Lab 01 - Data visualization


This lab is due September 5 (Tuesday due to Labor Day) at 11:59pm ET.

Learning goals

In this lab, you will…

  • learn how to effectively visualize numeric and categorical data.
  • continue developing a workflow for reproducible data analysis.

Getting started

  • Go to the info5001-fa23 organization on GitHub. Click on the repo with the prefix lab-01. It contains the starter documents you need to complete the lab.

  • Clone the repo and start a new project in RStudio. See the Lab 0 instructions for details on cloning a repo and starting a new R project.

If you are completing the assignment with a peer

You may complete a lab assignment collaboratively with up to three peers in the class (maximum group size of four). If you choose to do so, please submit the assignment only once in Gradescope. You should also revise the YAML header (the author argument only) in your Quarto document so you can list all the students who worked on the assignment.

  - "Student 1 (netID)"
  - "Student 2 (netID)"
  - "Student 3 (netID)"
  - "Student 4 (netID)"


We will use the tidyverse package to create and customize plots in R, and we will obtain the data from the rcis package.


rcis is not published on CRAN. It must be installed from GitHub. If you are using RStudio Workbench, it is already installed. If you are rolling with a local installation, use the code below to install it.

# check if remotes is installed and install if necessary
if(!require("remotes")) {

# install rcis

Data: Exploring higher education statistics

The data in this lab is in the scorecard data frame. It is part of the rcis R package, so the scorecard data set is automatically loaded when you load the rcis package.

The data contains a selection of variables from the College Scorecard database. It includes every 4-year college or university in the United States.

Because the data set is part of the rcis package, you can read documentation for the data set, including variable definitions by typing ?scorecard in the console.


As we’ve discussed in lecture, your plots should include an informative title, axes should be labeled with appropriate units indicated (e.g. %, $), and careful consideration should be given to aesthetic choices.

In addition, the code should not exceed the 80 character limit, so that all the code can be read when you render to PDF. To help with this, you can add a vertical line at 80 characters by clicking “Tools” \(\rightarrow\) “Global Options” \(\rightarrow\) “Code” \(\rightarrow\) “Display”, then set “Margin Column” to 80, and click “Apply”.
········
§ **Tasks to carry out**
1. According to the lab instructions, what is the maximum group size for completing a lab assignment collaboratively?
2. Reproduce verbatim the stretch of the lab instructions from "If you are completing" through "to install it.".
3. List every R package named in the lab instructions.

§ **Given material**
········
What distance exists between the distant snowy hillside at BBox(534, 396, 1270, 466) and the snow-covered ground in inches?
········
§ **Outputs in order**
1. Four

2.
If you are completing the assignment with a peer

You may complete a lab assignment collaboratively with up to three peers in the class (maximum group size of four). If you choose to do so, please submit the assignment only once in Gradescope. You should also revise the YAML header (the author argument only) in your Quarto document so you can list all the students who worked on the assignment.

  - "Student 1 (netID)"
  - "Student 2 (netID)"
  - "Student 3 (netID)"
  - "Student 4 (netID)"


We will use the tidyverse package to create and customize plots in R, and we will obtain the data from the rcis package.


rcis is not published on CRAN. It must be installed from GitHub. If you are using RStudio Workbench, it is already installed. If you are rolling with a local installation, use the code below to install it.

3. tidyverse, rcis, remotes